El mal estado de las calles, la falta de iluminación urbana y la imprudencia de
los ciclistas que se enganchan a los camiones y guaguas, son la razón de
numerosos accidentes. Según las estadísticas oficiales, constituyen las
principales causas de un tercio de los accidentes mortales que se producen en
el país. En el primer semestre de 1999, treinta y cinco ciclistas resultaron
muertos en la carretera y muchos miles fueron víctimas de accidentes de menor
magnitud.

Si bien presentan menos riesgos, los transportes en común son muy aleatorios.
La Dirección Provincial de Transportes de La Habana enumeró en Tribuna del 13
de diciembre de 1998 algunos de los problemas que hacen que los viajes en
autobús sean tan difíciles: de los 500 autobuses existentes, 300 no podían
funcionar por falta de piezas de repuesto. De los 70,000 litros de combustible
necesarios cada día para el funcionamiento de los autobuses, regularmente
faltan 20,000. De los cincuenta itinerarios creados, el servicio efectuado sólo
cubre entre el 45 y el 79 por ciento de lo previsto.

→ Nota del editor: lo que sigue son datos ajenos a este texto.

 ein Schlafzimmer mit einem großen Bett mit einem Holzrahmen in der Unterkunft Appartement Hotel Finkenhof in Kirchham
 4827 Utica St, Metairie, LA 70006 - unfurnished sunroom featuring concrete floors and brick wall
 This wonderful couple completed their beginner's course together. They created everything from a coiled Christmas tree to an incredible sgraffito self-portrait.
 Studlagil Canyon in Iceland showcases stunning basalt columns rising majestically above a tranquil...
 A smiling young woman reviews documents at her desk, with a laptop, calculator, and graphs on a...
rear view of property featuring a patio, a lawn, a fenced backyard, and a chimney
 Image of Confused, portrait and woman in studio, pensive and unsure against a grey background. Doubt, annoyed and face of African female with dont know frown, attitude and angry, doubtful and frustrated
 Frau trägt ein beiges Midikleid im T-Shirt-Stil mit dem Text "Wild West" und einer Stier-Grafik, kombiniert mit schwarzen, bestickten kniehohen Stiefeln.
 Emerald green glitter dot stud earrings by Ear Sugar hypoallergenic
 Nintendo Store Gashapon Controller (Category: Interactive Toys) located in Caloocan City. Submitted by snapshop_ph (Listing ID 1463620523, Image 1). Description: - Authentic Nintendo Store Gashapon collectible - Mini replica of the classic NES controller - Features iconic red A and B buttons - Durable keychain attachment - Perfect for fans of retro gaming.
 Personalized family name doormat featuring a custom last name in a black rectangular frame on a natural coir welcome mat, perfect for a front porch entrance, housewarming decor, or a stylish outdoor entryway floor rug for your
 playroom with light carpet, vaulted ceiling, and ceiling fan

Así pues, el cuadro es: una espera interminable y un trayecto difícil para el
desgraciado pasajero que no tiene otra opción que tomar el autobús.

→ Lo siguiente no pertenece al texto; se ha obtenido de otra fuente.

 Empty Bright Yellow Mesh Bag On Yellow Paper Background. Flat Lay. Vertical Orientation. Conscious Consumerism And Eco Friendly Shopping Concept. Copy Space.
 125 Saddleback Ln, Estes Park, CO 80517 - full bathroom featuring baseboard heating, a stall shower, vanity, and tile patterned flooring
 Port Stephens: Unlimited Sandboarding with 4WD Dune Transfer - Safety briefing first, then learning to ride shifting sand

De unos treinta metros de extensión, capaces de transportar a unas trescientas
personas a la vez, el autobús habanero, bautizado con el nombre de ``camello''
debido a las dos jorobas que recubren los ejes del semi-remolque que lo
arrastra, se ha ganado un puesto en la picardía popular de los cubanos. El
trayecto en ``camello'' merece, según los cubanos, la misma advertencia que
difunde la televisión pública antes de la película del sábado por la noche:
``Atención: escenas de violencia, sexo y lenguaje de adultos''.

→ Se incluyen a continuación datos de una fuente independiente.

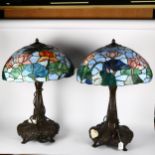 A pair of Tiffany style lamps, on ornate cast-metal columns and quadruple plinth base, with floral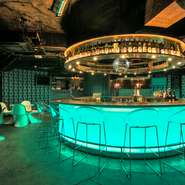 ネオンの光が華やかなアイランドカウンターを中心に、気軽さと上質さを兼ね備えた空間が広がります。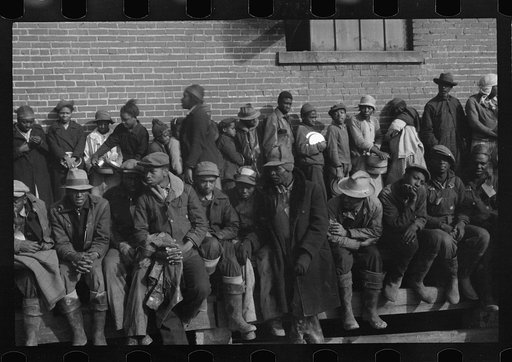 Untitled photo, possibly related to: Negro flood refugees wearing identification tags after registering in the camp at Forrest City, Arkansas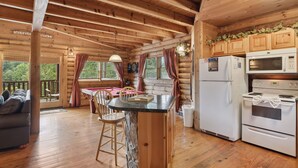 Interior de uma cabana de madeira, com cozinha equipada com frigorífico, micro-ondas e fogão. Inclui uma mesa de jantar com cadeiras e um sofá na área de estar.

Por lo duro de las condiciones del transporte, los cubanos han reducido sus
desplazamientos a lo estrictamente necesario y apenas salen de sus barrios.
``Ni siquiera tenemos fuerza para ir al cine'', dijo Raquel, que todos los días tiene
que tomar la guagua para ir de Santos Suárez, donde vive, a su trabajo en el
barrio Playa... ``El otro día paseé con mi marido por el Malecón: fue como si
hubiésemos ido a Venecia'', dijo sonriente. ``Hacía años que no pasábamos por
allí''.

Ir de una ciudad a otra es una verdadera proeza. Calixto, un muchacho cubano,
llamado de urgencia para que fuera junto a su madre a punto de morir en Sancti
Spiritus, en pleno centro del país (350 kms. al este de La Habana) necesitó
cuarenta y ocho horas para llegar allí en autobús. Y ni qué decir que siempre
tuvo la prioridad debido a la circunstancia excepcional de la gravedad de su
madre.

La práctica corriente aconseja sacar el boleto con unos quince días de
anticipación, si uno quiere tener la suerte de salir el día previsto (en esto
también, el mercado negro puede hacer milagros). Ni la hora ni el día de salida
están garantizados. El tráfico ferroviario es muy escaso y a muchas ciudades de
provincia el ferrocarril sólo llega una o dos veces por semana. Queda el
auto-stop, horas y horas de espera en los cruces de las vías importantes.
Ancianos, hombres, mujeres, niños, bebés, esperan pacientemente bajo el
fuerte sol. Fuera de la capital, los vehículos que circulan son poco numerosos:
autobuses y autos de turistas, algunos camiones y Ladas de empresas
estatales o de administraciones públicas. Estos últimos deben detenerse
obligatoriamente cuando un funcionario vestido de amarillo, ubicado en cada
cruce estratégico, les hace señales para que lleven uno o más pasajeros de los
que allí esperan.

Pero generalmente, la gente se amontona en las plataformas de los pocos
camiones que recorren las destruidas carreteras. A veces, una vaca errante se
atraviesa delante del vehículo: se produce el choque. En 1999, sin contar autos y
camiones, nueve buses interprovinciales chocaron con animales en la vía, según
dan a conocer estadísticas oficiales.

Algunos aseguran que los animales son azorados hacia la carretera por los
campesinos, que de esa manera pueden desollar al animal que de otra forma no
tendrían derecho a tocar, aunque fuesen los dueños del mismo.

Vivir cada día en esta isla del socialismo tropical, es llevar a cabo una verdadera
guerra de guerrilla contra la adversidad. El menor gesto anodino, la menor
gestión, la menor necesidad vital -comer, alumbrarse, curarse- se ha convertido
en una misión de combatiente. El alojamiento es uno de los puntos más negros
de esta infernal lucha por la supervivencia.